Finance Minister Tito Mboweni yesterday warned a R59 billion Eskom conditional bailout through his Special Appropriation Bill would come at a “significant” cost to the fiscus – and taxpayers.
“In addition to the financial support to Eskom, there is also a preliminary indication that tax revenue could be significantly lower than budgeted for in the 2019 budget,” Mboweni warned parliament.
“This could substantially increase the government borrowing requirement for 2019-20, which will require government to revise its funding strategy and current weekly bond issuance levels before the medium-term budget policy statement in October.”

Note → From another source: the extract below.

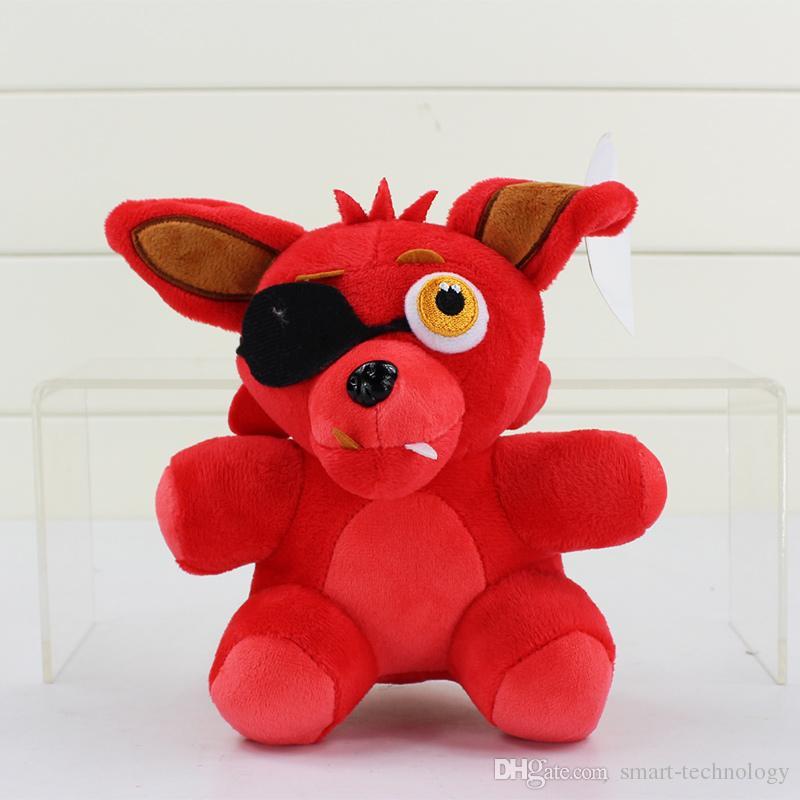 Nächte 20cm Fünf bei Freddy Fazbear Bär Bonnie Foxy Ente füllte Plüsch-Puppen Kid Spielzeug Cartoon Spiel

The first tranche of R26 billion is for the 2019-2020 financial year, while the second amount would be paid out in 2020-2021 and comes in addition to the R23 billion for the next three years already promised to Eskom by Mboweni in February’s budget, making it a R128 billion bailout over the next three years.
Part of a government task team to put Eskom back on track, energy expert Professor Anton Eberhard was not impressed.
“It makes me sick to my stomach. To quote my Cambridge colleague, Professor David Newberry, Eskom should be a cash cow, not a hungry dog,” Eberhard said on Twitter. “We fought hard around a VAT increase from 14% to 15%, R23 billion at the time. Now it’s gone, whoosh, on the R59 billion for Eskom. We, the people, are paying. Time to get serious around restructuring and a new business model.”
The bailout would give Eskom a little breathing space as it was equity and not a loan, energy expert Chris Yelland noted.
“The cash bailout helps the liquidity crisis at Eskom for a while, but does not address the underlying issues. This is not the first Eskom bailout and it will not be the last, until the underlying structural inefficiencies and problems are addressed,” said Yelland.
“In the 2018-19 financial year, Eskom will have a net loss of more than R20 billion and will only meet about half of its debt service costs [capital repayment plus interest] from its net operating revenue [revenue minus operating costs].
“Eskom is burning cash, and there is no clear plan on how to deal with this. Eskom needs to increase revenue or reduce operating costs, or both,” Yelland said.
Operating costs comprise primary energy costs, staff remuneration, and maintenance.
“Eskom is not financially sustainable based on its high levels of debt and its inability to generate sufficient revenue,” said Mboweni.